Entries taken from a collection
○ ○ ○

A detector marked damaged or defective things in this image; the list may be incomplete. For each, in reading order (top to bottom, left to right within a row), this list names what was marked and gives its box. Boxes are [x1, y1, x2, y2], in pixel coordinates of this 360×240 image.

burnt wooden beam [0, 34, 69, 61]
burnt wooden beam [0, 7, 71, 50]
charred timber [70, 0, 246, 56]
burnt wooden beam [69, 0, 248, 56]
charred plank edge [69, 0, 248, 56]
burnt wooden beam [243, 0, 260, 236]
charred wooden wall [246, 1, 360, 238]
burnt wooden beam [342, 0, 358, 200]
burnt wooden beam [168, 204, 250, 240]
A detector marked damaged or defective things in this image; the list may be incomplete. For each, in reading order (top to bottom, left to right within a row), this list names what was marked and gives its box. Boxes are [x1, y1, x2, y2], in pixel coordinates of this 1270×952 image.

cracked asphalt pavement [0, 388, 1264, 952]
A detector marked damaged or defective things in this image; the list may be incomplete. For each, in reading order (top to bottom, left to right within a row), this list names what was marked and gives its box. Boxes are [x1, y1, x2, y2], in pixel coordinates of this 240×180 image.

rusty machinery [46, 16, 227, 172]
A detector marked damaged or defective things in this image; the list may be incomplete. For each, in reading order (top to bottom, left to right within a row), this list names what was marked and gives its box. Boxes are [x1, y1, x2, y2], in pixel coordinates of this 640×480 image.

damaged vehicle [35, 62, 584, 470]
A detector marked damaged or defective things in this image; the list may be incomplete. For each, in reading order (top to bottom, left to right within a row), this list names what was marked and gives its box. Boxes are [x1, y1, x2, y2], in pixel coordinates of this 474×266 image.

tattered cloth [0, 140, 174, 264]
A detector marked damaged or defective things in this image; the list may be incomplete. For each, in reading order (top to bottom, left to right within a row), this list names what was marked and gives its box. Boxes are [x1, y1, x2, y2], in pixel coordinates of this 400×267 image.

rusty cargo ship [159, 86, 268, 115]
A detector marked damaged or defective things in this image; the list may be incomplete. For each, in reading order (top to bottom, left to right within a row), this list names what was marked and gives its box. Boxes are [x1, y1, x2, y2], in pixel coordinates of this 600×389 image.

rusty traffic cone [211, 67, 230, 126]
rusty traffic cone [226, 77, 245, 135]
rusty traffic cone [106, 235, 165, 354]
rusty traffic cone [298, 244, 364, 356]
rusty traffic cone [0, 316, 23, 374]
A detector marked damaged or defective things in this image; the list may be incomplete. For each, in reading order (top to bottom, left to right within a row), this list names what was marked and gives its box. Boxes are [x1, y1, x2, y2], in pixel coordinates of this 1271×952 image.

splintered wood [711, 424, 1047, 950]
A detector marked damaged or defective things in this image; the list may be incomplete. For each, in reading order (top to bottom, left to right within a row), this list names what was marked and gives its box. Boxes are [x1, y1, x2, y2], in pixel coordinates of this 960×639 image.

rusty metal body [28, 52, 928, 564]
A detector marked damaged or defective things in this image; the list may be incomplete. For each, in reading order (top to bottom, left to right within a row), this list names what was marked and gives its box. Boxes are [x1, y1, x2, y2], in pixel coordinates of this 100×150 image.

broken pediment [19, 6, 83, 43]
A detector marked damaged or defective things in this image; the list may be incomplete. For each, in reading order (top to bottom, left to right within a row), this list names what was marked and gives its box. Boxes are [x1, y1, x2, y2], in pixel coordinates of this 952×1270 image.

○ ○ ○

Aim of the task –
From the first line to the last, give the data again exactly.

Problem solution –
A detector marked damaged or defective things in this image; the list may be incomplete. For each, in reading order (top to bottom, left to right within a row), this list names what was marked and gives its box. Boxes are [x1, y1, x2, y2], in pixel coordinates of this 360×240 image.

burnt wooden beam [0, 34, 69, 61]
burnt wooden beam [0, 7, 71, 50]
charred timber [70, 0, 246, 56]
burnt wooden beam [69, 0, 248, 56]
charred plank edge [69, 0, 248, 56]
burnt wooden beam [243, 0, 260, 236]
charred wooden wall [246, 1, 360, 238]
burnt wooden beam [342, 0, 358, 200]
burnt wooden beam [168, 204, 250, 240]
A detector marked damaged or defective things in this image; the list may be incomplete. For each, in reading order (top to bottom, left to right within a row), this list names what was marked and gives its box. Boxes are [x1, y1, x2, y2], in pixel coordinates of this 1270×952 image.

cracked asphalt pavement [0, 388, 1264, 952]
A detector marked damaged or defective things in this image; the list may be incomplete. For each, in reading order (top to bottom, left to right within a row), this list names what was marked and gives its box. Boxes are [x1, y1, x2, y2], in pixel coordinates of this 240×180 image.

rusty machinery [46, 16, 227, 172]
A detector marked damaged or defective things in this image; the list may be incomplete. For each, in reading order (top to bottom, left to right within a row), this list names what was marked and gives its box. Boxes are [x1, y1, x2, y2], in pixel coordinates of this 640×480 image.

damaged vehicle [35, 62, 584, 470]
A detector marked damaged or defective things in this image; the list may be incomplete. For each, in reading order (top to bottom, left to right within a row), this list names what was marked and gives its box. Boxes are [x1, y1, x2, y2], in pixel coordinates of this 474×266 image.

tattered cloth [0, 140, 174, 264]
A detector marked damaged or defective things in this image; the list may be incomplete. For each, in reading order (top to bottom, left to right within a row), this list names what was marked and gives its box. Boxes are [x1, y1, x2, y2], in pixel coordinates of this 400×267 image.

rusty cargo ship [159, 86, 268, 115]
A detector marked damaged or defective things in this image; the list may be incomplete. For each, in reading order (top to bottom, left to right within a row), this list names what was marked and gives its box. Boxes are [x1, y1, x2, y2], in pixel coordinates of this 600×389 image.

rusty traffic cone [211, 67, 230, 126]
rusty traffic cone [226, 77, 245, 135]
rusty traffic cone [106, 235, 165, 354]
rusty traffic cone [298, 244, 364, 356]
rusty traffic cone [0, 316, 23, 374]
A detector marked damaged or defective things in this image; the list may be incomplete. For each, in reading order (top to bottom, left to right within a row), this list names what was marked and gives its box. Boxes are [x1, y1, x2, y2], in pixel coordinates of this 1271×952 image.

splintered wood [711, 424, 1047, 950]
A detector marked damaged or defective things in this image; the list may be incomplete. For each, in reading order (top to bottom, left to right within a row), this list names what was marked and gives its box. Boxes are [x1, y1, x2, y2], in pixel coordinates of this 960×639 image.

rusty metal body [28, 52, 928, 564]
A detector marked damaged or defective things in this image; the list may be incomplete. For each, in reading order (top to bottom, left to right within a row), this list names what was marked and gives its box. Boxes are [x1, y1, x2, y2], in pixel coordinates of this 100×150 image.

broken pediment [19, 6, 83, 43]
A detector marked damaged or defective things in this image; the list may be incomplete. For each, in reading order (top to bottom, left to right within a row), this list names what was marked and gives its box. Boxes are [x1, y1, x2, y2], in pixel coordinates of this 952×1270 image.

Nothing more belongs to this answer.